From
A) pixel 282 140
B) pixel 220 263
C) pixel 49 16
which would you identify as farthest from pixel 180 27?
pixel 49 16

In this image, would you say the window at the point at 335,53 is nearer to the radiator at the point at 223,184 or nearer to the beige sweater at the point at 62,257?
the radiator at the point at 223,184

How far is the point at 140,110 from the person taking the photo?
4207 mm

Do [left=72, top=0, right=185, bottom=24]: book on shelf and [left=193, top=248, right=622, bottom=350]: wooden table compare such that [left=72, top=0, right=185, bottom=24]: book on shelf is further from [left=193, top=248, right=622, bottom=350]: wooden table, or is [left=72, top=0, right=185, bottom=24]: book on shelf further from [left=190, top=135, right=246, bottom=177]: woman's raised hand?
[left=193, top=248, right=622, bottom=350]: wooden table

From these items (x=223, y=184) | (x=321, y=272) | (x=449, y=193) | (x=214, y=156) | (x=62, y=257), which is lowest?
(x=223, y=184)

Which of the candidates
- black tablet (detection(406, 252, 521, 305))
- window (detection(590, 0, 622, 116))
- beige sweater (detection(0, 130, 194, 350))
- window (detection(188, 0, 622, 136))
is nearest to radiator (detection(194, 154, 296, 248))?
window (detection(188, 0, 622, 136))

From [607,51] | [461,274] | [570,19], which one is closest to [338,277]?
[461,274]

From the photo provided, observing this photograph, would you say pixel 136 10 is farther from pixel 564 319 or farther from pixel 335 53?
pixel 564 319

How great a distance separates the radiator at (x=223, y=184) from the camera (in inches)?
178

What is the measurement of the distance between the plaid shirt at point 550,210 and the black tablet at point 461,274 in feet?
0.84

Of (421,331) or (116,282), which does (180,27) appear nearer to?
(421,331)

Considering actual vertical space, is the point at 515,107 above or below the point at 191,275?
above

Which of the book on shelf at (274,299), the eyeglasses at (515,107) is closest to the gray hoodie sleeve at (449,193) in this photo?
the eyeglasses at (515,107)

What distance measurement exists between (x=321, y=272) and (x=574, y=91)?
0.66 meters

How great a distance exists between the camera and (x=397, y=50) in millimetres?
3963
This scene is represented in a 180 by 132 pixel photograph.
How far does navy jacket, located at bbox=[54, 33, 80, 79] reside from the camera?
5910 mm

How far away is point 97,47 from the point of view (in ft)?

——

Begin at the line that has "Which of the book" and stop at the end of the material. Write those lines out again, swapping "camera" for "observer" and keeping everything else the same.

Which of the book on shelf at (274,299), the eyeglasses at (515,107) is closest to the gray hoodie sleeve at (449,193) in this photo?
the eyeglasses at (515,107)

What distance measurement exists between (x=321, y=272) and (x=574, y=91)?
0.66 meters

How great a distance exists between the observer and (x=397, y=50) in millimetres?
3963
This scene is represented in a 180 by 132 pixel photograph.
How far does navy jacket, located at bbox=[54, 33, 80, 79] reside from the observer?
5910 mm

How far away is point 97,47 from the point of view (in ft)?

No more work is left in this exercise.